Smart bike. It looks quick.

I need to find something inexpensive for no1 son seeing as I sold his 650c road bike (of which he'd grown out). Maybe something like this!


----------



## Roadhump (15 Mar 2018)

3narf said:


> Smart bike. It looks quick.
> 
> I need to find something inexpensive for no1 son seeing as I sold his 650c road bike (of which he'd grown out). Maybe something like this!



Took it out this afternoon and found it is quite quick. Probably not as quick as my dropped bar bikes, but on this you are in a more upright position causing a bit more wind resistance, and they don't have the added weight of the rack I have had fitted to the new bike. But it certainly shifts when you want it to.

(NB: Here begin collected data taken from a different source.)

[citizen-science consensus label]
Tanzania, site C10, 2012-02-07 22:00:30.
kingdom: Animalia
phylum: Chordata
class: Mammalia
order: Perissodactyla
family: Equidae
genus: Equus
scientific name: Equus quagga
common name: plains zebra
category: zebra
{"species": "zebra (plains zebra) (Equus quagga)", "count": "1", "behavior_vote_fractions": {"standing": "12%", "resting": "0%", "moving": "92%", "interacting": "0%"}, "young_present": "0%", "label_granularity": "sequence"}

I think the 540 flat bar has been discontinued (or they are going to introduce an updated version) because there were very few available, but the staff member at Decathlon went out of his way to find one for me. If you are looking for something similar for your son, you might want to consider the 520 flat bar; it was a close call for me between the 540 and 520 which gets an A1 review from Cycling Weekly:

http://www.cyclingweekly.com/reviews/hybrid-bikes/btwin-triban-520-flat-bar

http://www.cyclingweekly.com/group-tests/hybrid-bikes-buyers-guide-206065


----------



## Rock bus (16 Mar 2018)

Check out the b’twin owners group on Facebook....best one on there!


----------



## Racing roadkill (16 Mar 2018)

Rock bus said:


> Check out the b’twin owners group on Facebook....best one on there!


It is that. My 720 AF features on the main photo for the group ( taken at Lepe beach a couple of weeks back)


----------



## DRM (17 Mar 2018)

looks very nice, just the job for commuting.


----------



## Levo-Lon (17 Mar 2018)

Superb bike ,bullet proof tiagra, which looks just like ultegra in the new colour design.
Rack looks great too


----------



## Roadhump (17 Mar 2018)

meta lon said:


> Superb bike ,bullet proof tiagra, which looks just like ultegra in the new colour design.
> Rack looks great too


Thanks, the rack is a B'twin as well. It probably adds a bit of weight, as will the bag it will carry, so it might be a tad slower than without those things, but I got it to be a workhorse and pleasure bike rather than a fast one, but should still be pretty quick.


----------



## Levo-Lon (17 Mar 2018)

Roadhump said:


> Thanks, the rack is a B'twin as well. It probably adds a bit of weight, as will the bag it will carry, so it might be a tad slower than without those things, but I got it to be a workhorse and pleasure bike rather than a fast one, but should still be pretty quick.



Who needs to chase times when there's scenery to take in..leve the head down strava chasers to get on with it


----------



## night cycler (9 Apr 2018)

Racing roadkill said:


> That’s because the drop bar comes with Shimano 5800 11 speed groupset. The calipers on the flat bar are from an earlier lower spec Shimano groupset. There’s no problem with them, in my experience, as long as you fit decent brake blocks.



*Not all* the stuff is that though, but I am fine now with it. The chainrings on the drop bar 540 are RS stuff as opposed to everything being 105 5800. On riding this model I could not tell the difference. The gears are very smooth. Have not encountered any brake issue as yet, but only been out twice so far and that was in dry weather. I will keep in mind what has been mentioned about braking in wet weather. 

Nice bike BTY Roadhump


----------



## CombatClaret (20 May 2018)

Love this bike, only been using for a month now but has really inspired me to take my cycling to the next level. 

As you say they look to have discontinued it which seems a shame. I was very fortunate as none were in stock in London so I was looking for similar bikes, likely the 520 then out of nowhere one popped up in my size in my closest store, plus it was on a 10% discount so only £20 more expensive than the 520! Bargain.

Fitted some SKS mudguards, pannier rack and in the last few days Shimano PD-T8000 XT pedals to make the perfect sporty flat bar commuter. Couldn't be happier.


----------



## mustang1 (21 May 2018)

My old bike got a flat tyre one day so I bought a new bike.

OP, nice 540!


----------